Earlier this month, Quona Capital and Accion Venture Lab hosted a private webinar to explore how financial infrastructure — the systems and technology enabling modern finance — can serve as a powerful lever for financial inclusion.
Through two compelling case studies featuring Quona and Accion Venture Lab portfolio fintech founders and their clients in Brazil and India, the session highlighted how infrastructure platforms are addressing operational bottlenecks, unlocking new customer segments, and delivering measurable impact at scale. Here’s a summary of the webinar:
Why financial infrastructure?
Financial infrastructure is the behind-the-scenes digital backbone that powers modern financial services. It includes the tools, systems, and platforms that help banks, fintechs, and other players create, deliver, and manage products like savings accounts, loans, investment tools, and payment systems. You can think of it like the plumbing of the financial world — essential for making everything work smoothly and securely — from banking as a service, to compliance & risk products, to capital markets technology.
With $7B+ in global investment in compliance and risk in 2024, and embedded finance transactions expected to reach $7T in the U.S. by 2026, the market signals are clear: infrastructure is emerging as one of the most promising and scalable vehicles for delivering inclusive finance.
Why it matters for inclusion: When we talk about financial inclusion, most eyes go to products — loans, savings accounts, wallets. But the invisible enabler behind those services is infrastructure: the APIs, compliance rails, and data layers that make it even possible for financial providers to serve harder-to-reach customers in a scalable, compliant, and cost-effective way.
For financial institutions operating in emerging markets, financial infrastructure addresses fundamental pain points: high onboarding costs, limited customer data, manual reconciliation, and fragmented banking relationships. Take just one example: API-based automation platforms have been shown to reduce costs by up to 80 percent and accelerate customer processing time from days to minutes. This cost and time compression is what makes it viable for lenders and platforms to serve low-income or small-ticket customers.

DATA -
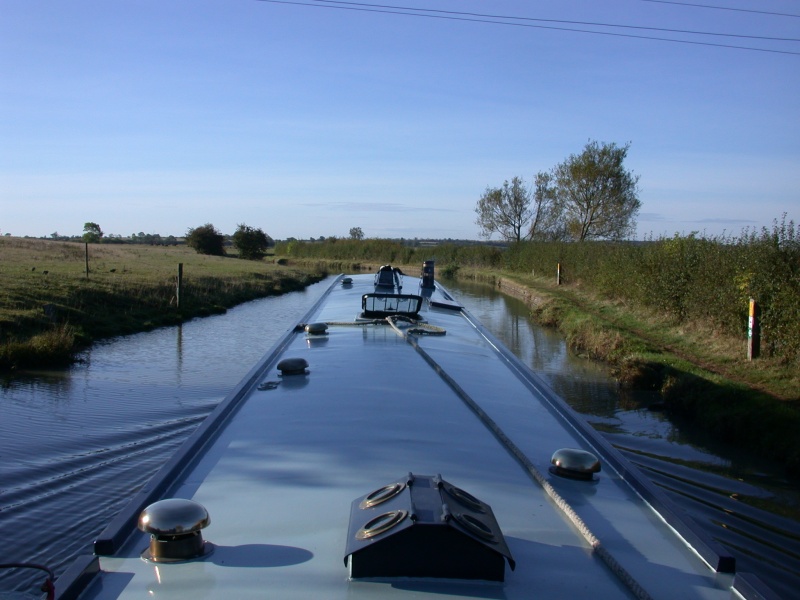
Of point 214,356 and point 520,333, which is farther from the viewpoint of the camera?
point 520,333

--

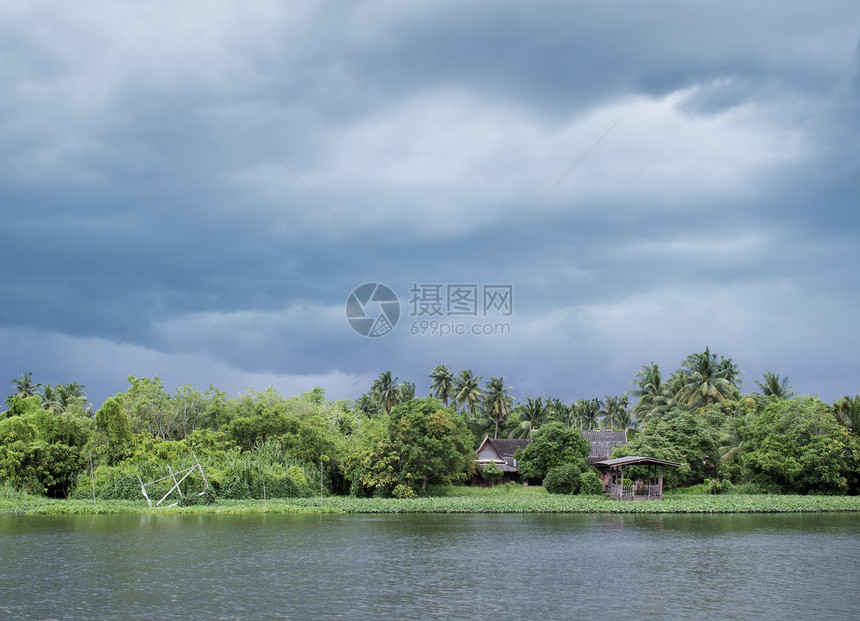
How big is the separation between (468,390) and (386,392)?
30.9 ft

---

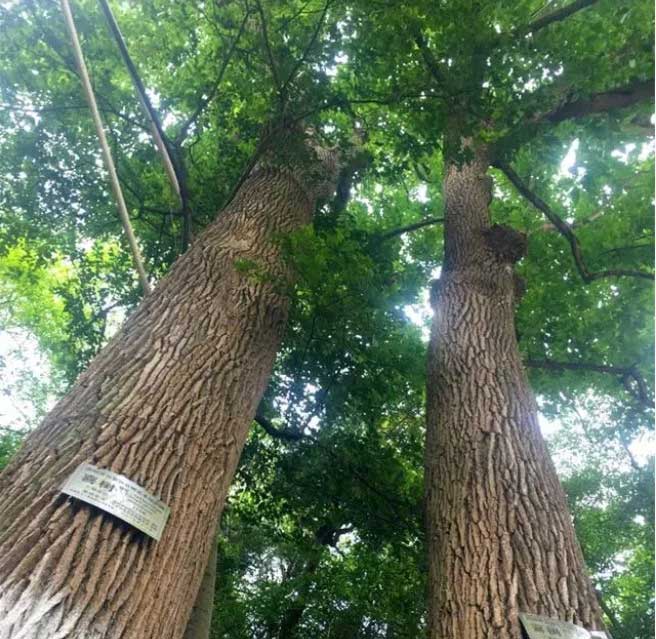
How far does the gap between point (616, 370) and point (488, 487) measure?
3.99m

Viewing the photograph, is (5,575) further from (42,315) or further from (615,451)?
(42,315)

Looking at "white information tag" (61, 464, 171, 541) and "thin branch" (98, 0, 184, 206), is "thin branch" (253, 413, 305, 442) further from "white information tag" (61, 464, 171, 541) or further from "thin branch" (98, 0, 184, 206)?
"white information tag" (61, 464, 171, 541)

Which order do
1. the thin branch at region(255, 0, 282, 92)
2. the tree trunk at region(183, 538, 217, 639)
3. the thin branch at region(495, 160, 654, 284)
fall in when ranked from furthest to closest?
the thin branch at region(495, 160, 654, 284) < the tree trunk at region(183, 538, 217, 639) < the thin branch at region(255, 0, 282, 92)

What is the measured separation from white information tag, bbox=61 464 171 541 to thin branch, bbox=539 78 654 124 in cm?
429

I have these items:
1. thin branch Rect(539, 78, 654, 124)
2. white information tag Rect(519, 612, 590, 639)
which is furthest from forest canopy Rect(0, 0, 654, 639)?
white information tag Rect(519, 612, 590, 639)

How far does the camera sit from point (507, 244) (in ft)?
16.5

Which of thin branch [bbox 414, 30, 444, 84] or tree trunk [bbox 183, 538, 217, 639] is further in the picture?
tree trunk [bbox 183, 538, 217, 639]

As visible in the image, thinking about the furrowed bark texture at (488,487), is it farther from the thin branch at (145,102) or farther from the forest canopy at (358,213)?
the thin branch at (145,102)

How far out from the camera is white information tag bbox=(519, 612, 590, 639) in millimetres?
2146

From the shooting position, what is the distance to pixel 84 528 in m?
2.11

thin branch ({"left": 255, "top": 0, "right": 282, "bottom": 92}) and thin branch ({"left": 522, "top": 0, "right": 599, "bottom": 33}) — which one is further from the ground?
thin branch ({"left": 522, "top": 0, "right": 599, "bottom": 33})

PROBLEM 1 -
Translate this sentence from the webinar summary into Spanish: "Financial infrastructure is the behind-the-scenes digital backbone that powers modern financial services."
PROBLEM 2 -
Quote the webinar summary word for word from "Financial infrastructure is" up to and including "capital markets technology.".

FINISHED ANSWER 1 -
La infraestructura financiera es la columna vertebral digital que funciona tras bastidores e impulsa los servicios financieros modernos.

FINISHED ANSWER 2 -
Financial infrastructure is the behind-the-scenes digital backbone that powers modern financial services. It includes the tools, systems, and platforms that help banks, fintechs, and other players create, deliver, and manage products like savings accounts, loans, investment tools, and payment systems. You can think of it like the plumbing of the financial world — essential for making everything work smoothly and securely — from banking as a service, to compliance & risk products, to capital markets technology.